Digital Design to the rescue!

KI lebt von Daten – und die gehören oft echten Menschen und sind daher von der DS-GVO geschützt. Kann ich ethische und rechtliche Grenzen respektieren und trotzdem eine effektive KI-Anwendung bauen? Und wenn ja, wie?

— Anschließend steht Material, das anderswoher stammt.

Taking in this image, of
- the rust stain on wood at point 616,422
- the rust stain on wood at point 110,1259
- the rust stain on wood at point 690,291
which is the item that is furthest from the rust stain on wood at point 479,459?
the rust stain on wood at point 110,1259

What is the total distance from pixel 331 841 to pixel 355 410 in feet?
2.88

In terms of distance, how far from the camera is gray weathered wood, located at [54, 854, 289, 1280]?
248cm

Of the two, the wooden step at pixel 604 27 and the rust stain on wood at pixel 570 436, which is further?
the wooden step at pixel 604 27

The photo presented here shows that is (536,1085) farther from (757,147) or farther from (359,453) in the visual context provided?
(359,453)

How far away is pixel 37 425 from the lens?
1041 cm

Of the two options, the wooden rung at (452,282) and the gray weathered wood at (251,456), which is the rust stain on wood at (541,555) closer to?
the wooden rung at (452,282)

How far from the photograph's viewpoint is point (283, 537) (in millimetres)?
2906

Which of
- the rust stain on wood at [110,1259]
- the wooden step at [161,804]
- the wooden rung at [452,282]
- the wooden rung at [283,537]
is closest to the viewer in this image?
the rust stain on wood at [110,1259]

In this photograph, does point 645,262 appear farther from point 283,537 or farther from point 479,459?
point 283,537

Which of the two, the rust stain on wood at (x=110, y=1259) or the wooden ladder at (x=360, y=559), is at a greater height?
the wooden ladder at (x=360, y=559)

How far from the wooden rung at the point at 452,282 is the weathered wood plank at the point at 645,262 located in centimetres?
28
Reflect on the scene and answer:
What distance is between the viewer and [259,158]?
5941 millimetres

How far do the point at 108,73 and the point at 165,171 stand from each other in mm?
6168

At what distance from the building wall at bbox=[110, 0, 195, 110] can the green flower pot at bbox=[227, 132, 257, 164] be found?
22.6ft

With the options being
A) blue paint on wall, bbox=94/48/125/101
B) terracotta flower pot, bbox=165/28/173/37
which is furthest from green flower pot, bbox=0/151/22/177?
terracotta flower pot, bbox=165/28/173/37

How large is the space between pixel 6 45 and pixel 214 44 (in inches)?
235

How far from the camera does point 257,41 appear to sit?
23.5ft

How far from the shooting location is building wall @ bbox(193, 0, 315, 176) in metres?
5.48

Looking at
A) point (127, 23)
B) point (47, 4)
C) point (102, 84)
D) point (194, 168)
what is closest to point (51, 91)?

Die gute Antwort ist: Das geht! Und es ist gar nicht mal so schwer – wenn man die richtigen (Digital) Design Entscheidungen trifft. Welche das sind, zeige ich am Beispiel des Digitalen Assistenten der Deutschen Telekom, an dessen Entwicklung ich an zentraler Stelle in den letzten Jahren beteiligt war.

Vorkenntnisse

  • Basiswissen KI ist nützlich, aber nicht zwingend
  • Eigene Erfahrung mit der Erstellung großer Software-Systeme ist sehr hilfreich
  • Geeignet für Designer/Architekten wie auch für POs und Product Manager

Lernziele

Ich möchte erreichen, dass die Telnehmenden ein tieferes Verständnis des Zielkonfliktes zwischen KI und Datenschutz entwickeln. Dadurch können sie

  • einschätzen, ob ihre KI-Anwendung ein regulatorisches Problem hat oder bekommen wird, und wie groß dieses Problem ist
  • effektive Gegenstrategien entwickeln beziehungsweise ihre Anwendung absichern, sodass sie rechtskonform ist
  • künftige KI-Anwendungen so planen, dass das Problem von vorneherein wegfällt

Speaker

 

Harald Störrle
Harald Störrle ist seit 2000 im Bereich Anforderungen, Prozesse, und Modellierung tätig. Er arbeitet mit Stakeholdern und Fachabteilungen, und bringt ihre Wünsche und Ziele in eine From, dass Entwickler und Architekten daraus gute Software bauen können. Seit ein paar Jahren nennt man das auch "Product Owner". In einem Paralleluniversum ist er Wissenschaftler mit Schwerpunkt empirische Methoden.